Nursery brings home a world of great plants
By Barbara Ashmun
The lavender variety known as “Fashionably Late” blooms a month after other lavenders, from August through September. Other late-blooming plants can be seen in the colorful gardens and greenhouses at the Log House Plants wholesale nursery, near Cottage Grove.
photo by 2006 Robin Bachtler Cushman
Where do plants come from? We buy them and enjoy them with cavalier abandon, but do we ever stop to contemplate the work it takes to get them from their origins to our gardens?
One important source is Log House Plants, started in 1974 by Alice Doyle and her partner Greg Lee. Their wholesale nursery, just outside Cottage Grove, produces many of the plants distributed to and sold by retailers in the Northwest.
Each time I visit, I’m amazed by the number of plants Log House grows that I’ve never heard of before. This August is my third visit, and I’m just as bowled over as ever.
Doyle – a tall, slender woman with thick, curly hair, wearing a flowing cotton dress and sandals – greets me and my road-trip buddy Marian Kuch warmly. She offers us croissants, but we’ve just stoked up on a trucker’s breakfast in preparation for this big plant expedition.
Bounding with energy, Doyle leads us on a whirlwind tour of the nursery. Her relaxed black poodle, Charlie, accompanies us, sometimes stopping to nap in the shade while we explore plant tables and greenhouses.
Twenty-six greenhouses sit on a hillside, staffed by up to 45 employees in spring, fewer now in late summer. Workers are hand-watering and grooming the pots, and Doyle takes time to introduce each person and compliment them.
Even in August, color is everywhere. Red flowering maples (Abutilon “Voodoo”) and coleus in shades of gold, wine and green overflow generous bowls – these make exuberant splashes of color to keep a gardener happy through autumn. We stop to admire unusual annuals, sure to perk up the late-summer garden – vining “Sunspots” morning glory, loaded with tiny orange trumpets, and “Riverdene Gold” cigar plant, with golden leaves and profuse purple flowers.

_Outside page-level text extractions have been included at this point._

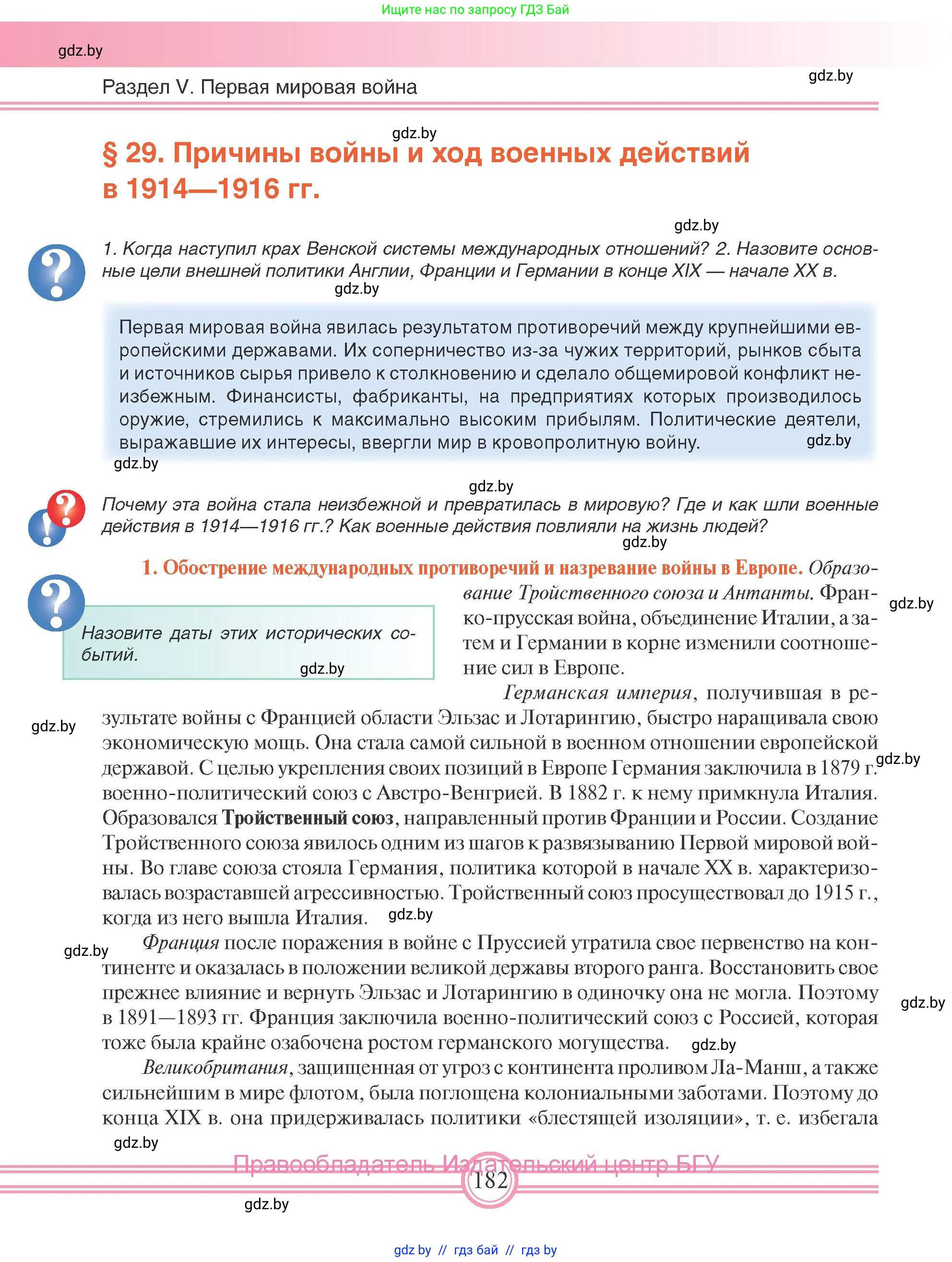 Ищите нас по запросу ГДЗ Бай

gdz.by

Раздел V. Первая мировая война

gdz.by

gdz.by

§ 29. Причины войны и ход военных действий в 1914—1916 гг.

gdz.by

1. Когда наступил крах Венской системы международных отношений? 2. Назовите основные цели внешней политики Англии, Франции и Германии в конце XIX — начале XX в.

gdz.by

Первая мировая война явилась результатом противоречий между крупнейшими европейскими державами. Их соперничество из-за чужих территорий, рынков сбыта и источников сырья привело к столкновению и сделало общемировой конфликт неизбежным. Финансисты, фабриканты, на предприятиях которых производилось оружие, стремились к максимально высоким прибылям. Политические деятели, выражавшие их интересы, ввергли мир в кровопролитную войну.

gdz.by

gdz.by

gdz.by

Почему эта война стала неизбежной и превратилась в мировую? Где и как шли военные действия в 1914—1916 гг.? Как военные действия повлияли на жизнь людей?

gdz.by

1. Обострение международных противоречий и назревание войны в Европе. Образование Тройственного союза и Антанты. Франко-прусская война, объединение Италии, а затем и Германии в корне изменили соотношение сил в Европе.

gdz.by

Назовите даты этих исторических событий.

gdz.by

Германская империя, получившая в результате войны с Францией области Эльзас и Лотарингию, быстро наращивала свою экономическую мощь. Она стала самой сильной в военном отношении европейской державой. С целью укрепления своих позиций в Европе Германия заключила в 1879 г. военно-политический союз с Австро-Венгрией. В 1882 г. к нему примкнула Италия. Образовался Тройственный союз, направленный против Франции и России. Создание Тройственного союза явилось одним из шагов к развязыванию Первой мировой войны. Во главе союза стояла Германия, политика которой в начале XX в. характеризовалась возраставшей агрессивностью. Тройственный союз просуществовал до 1915 г., когда из него вышла Италия.

gdz.by

gdz.by

gdz.by

gdz.by

Франция после поражения в войне с Пруссией утратила свое первенство на континенте и оказалась в положении великой державы второго ранга. Восстановить свое прежнее влияние и вернуть Эльзас и Лотарингию в одиночку она не могла. Поэтому в 1891—1893 гг. Франция заключила военно-политический союз с Россией, которая тоже была крайне озабочена ростом германского могущества.

gdz.by

gdz.by

Великобритания, защищенная от угроз с континента проливом Ла-Манш, а также сильнейшим в мире флотом, была поглощена колониальными заботами. Поэтому до конца XIX в. она придерживалась политики «блестящей изоляции», т. е. избегала

gdz.by

Правообладатель Издательский центр БГУ

182

gdz.by

gdz.by // гдз бай // гдз by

“The joy I have is in the hunt,” Doyle says.
In Holland, she found a gherkin that you can eat right off the vine. She offers us a taste of “Mexican Sour Gherkin” – it’s pleasantly tart, with no pickling required. The plant started the Believe It or Not vegetable project, which includes a variegated tomato and an asparagus pea.
Doyle shows us a selection of ornamental cucumbers, quirky little spiny and spiky fruit in assorted shapes – long, round and egg-shaped. You can use them in dried flower arrangements or in a bowl along with decorative gourds.
She discovered beautifully ruffled gray “Curly Sage” in Crete.
“It gets to be a hardy subshrub, about 3 feet tall and wide,” she says. “It’s good cut up and sautéed, to dress pasta.”
Near Pakistan she found a variety of cilantro that she recommends trying instead of basil for making pesto. In India, she came upon Tagetes minuta, a marigold that grows six feet tall, with feathery foliage and a lemony scent. It blooms from mid-September to November, its pale yellow and white flowers resembling statice. She also brought back a cornflower (Centaurea imperialis) with a chocolate aroma.
We make a short detour to visit the actual log house where employees are gathering for lunch. Tantalizing aromas fill the air. In the office tons of books line the walls, and Doyle mentions a favorite treasure, “The Vegetable Garden: Illustrations, Descriptions and Culture of the Garden Vegetables of Cold and Temperate Climates,” written by two women back in 1885 in London.
Tables are covered with plant labels, plant lists and educational posters that Log House Plants distributes to retail nurseries. One handout provides eight pesto recipes, using basil, sage, cilantro and capers.
Returning to the greenhouses, we check out ornamental peppers, good for filling gaps where vegetables have been harvested. “Black Pearl” flaunts dark foliage and red peppers; “Masquerade” has green leaves and purple fruit; “Explosive Ember” is a blend of red and yellow peppers against dark leaves.
Doyle also grows stevia, an annual herb that sweetens without the calories or adverse effects of sugar. She advises snipping off the stem tips to keep the plant stocky. You can put these tip cuts on a plate and store them somewhere dark and dry for about a week. Then crumble the leaves off the stems, put them in a bowl, pour boiling water over them and let them steep. Strain the liquid through a coffee filter, and refrigerate the syrup to use as a sweetener.